Corazones obtusos, cerrados, que usan y tiran, y en fondo también viven desorientados y de espalda a los bienes de su entorno y comunidad. Su religión es tener, el placer del poder, y poderes que le dan placeres. Tienes sus santos de maquillajes, y sus oraciones para que les salga bien los delitos que cometen o cometerán. Pródigos hijos y derrochadores de los bienes comunitarios para nutrir los suyos, con trampas y componendas, fabricando corrupciones, alejados del bien común. 

Una sociedad justa puede ser realizada solamente en el respeto de la dignidad trascendente de la persona humana. Ésta representa el fin último de la sociedad, que está a ella ordenada: « El orden social, pues, y su progresivo desarrollo deben en todo momento subordinarse al bien de la persona, ya que el orden real debe someterse al orden personal, y no al contrario ». El respeto de la dignidad humana no puede absolutamente prescindir de la obediencia al principio de « considerar al prójimo como otro yo, cuidando en primer lugar de su vida y de los medios necesarios para vivirla dignamente ». (DSI132)

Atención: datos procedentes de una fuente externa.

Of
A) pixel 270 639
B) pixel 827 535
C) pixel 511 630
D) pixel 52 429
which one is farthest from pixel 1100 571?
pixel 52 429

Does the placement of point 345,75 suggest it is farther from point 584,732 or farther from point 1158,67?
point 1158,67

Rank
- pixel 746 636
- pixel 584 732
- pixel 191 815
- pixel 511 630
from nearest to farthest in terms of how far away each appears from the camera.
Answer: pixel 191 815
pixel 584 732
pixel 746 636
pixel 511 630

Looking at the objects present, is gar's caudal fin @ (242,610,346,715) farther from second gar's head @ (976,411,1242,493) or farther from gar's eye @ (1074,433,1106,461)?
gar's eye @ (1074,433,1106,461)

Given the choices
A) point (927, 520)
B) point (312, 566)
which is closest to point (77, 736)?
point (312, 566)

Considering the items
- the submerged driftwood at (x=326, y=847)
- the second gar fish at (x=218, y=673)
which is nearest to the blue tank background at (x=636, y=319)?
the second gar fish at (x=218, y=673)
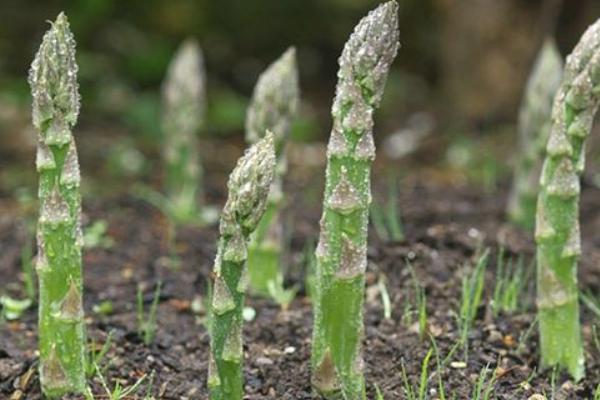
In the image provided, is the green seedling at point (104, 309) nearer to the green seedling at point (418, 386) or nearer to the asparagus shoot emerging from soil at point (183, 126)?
the green seedling at point (418, 386)

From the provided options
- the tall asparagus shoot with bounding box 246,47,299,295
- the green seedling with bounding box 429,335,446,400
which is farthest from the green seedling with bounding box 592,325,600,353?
the tall asparagus shoot with bounding box 246,47,299,295

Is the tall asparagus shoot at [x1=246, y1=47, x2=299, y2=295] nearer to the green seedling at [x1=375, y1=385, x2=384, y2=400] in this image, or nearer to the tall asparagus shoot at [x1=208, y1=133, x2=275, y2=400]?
the green seedling at [x1=375, y1=385, x2=384, y2=400]

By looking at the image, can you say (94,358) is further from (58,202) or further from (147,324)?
(58,202)

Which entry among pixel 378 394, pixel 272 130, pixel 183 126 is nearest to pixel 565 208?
pixel 378 394

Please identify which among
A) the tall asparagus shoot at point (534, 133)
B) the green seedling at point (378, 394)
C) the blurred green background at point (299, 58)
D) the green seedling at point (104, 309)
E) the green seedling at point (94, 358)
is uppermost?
the blurred green background at point (299, 58)

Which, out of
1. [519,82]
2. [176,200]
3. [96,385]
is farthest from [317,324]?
[519,82]

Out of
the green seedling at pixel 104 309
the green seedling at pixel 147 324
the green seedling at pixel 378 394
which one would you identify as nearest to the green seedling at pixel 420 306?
the green seedling at pixel 378 394

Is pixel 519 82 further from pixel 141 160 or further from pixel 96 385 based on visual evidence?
pixel 96 385
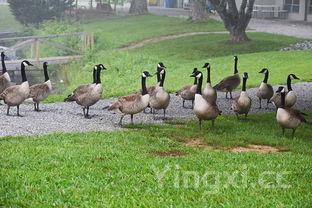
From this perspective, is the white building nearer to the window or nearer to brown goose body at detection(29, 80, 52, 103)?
the window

Es necesario que todos los programas sociales, culturales, educativos, familiares, estén presididos por la conciencia del primado de cada ser humano. El Señor nos llama en esta cuaresma al primado de la caridad, y a la consciencia comunitaria de convergencias sociales cooperativas. Donde la conversión de corazones, nos llama a ser pródigos de misericordia.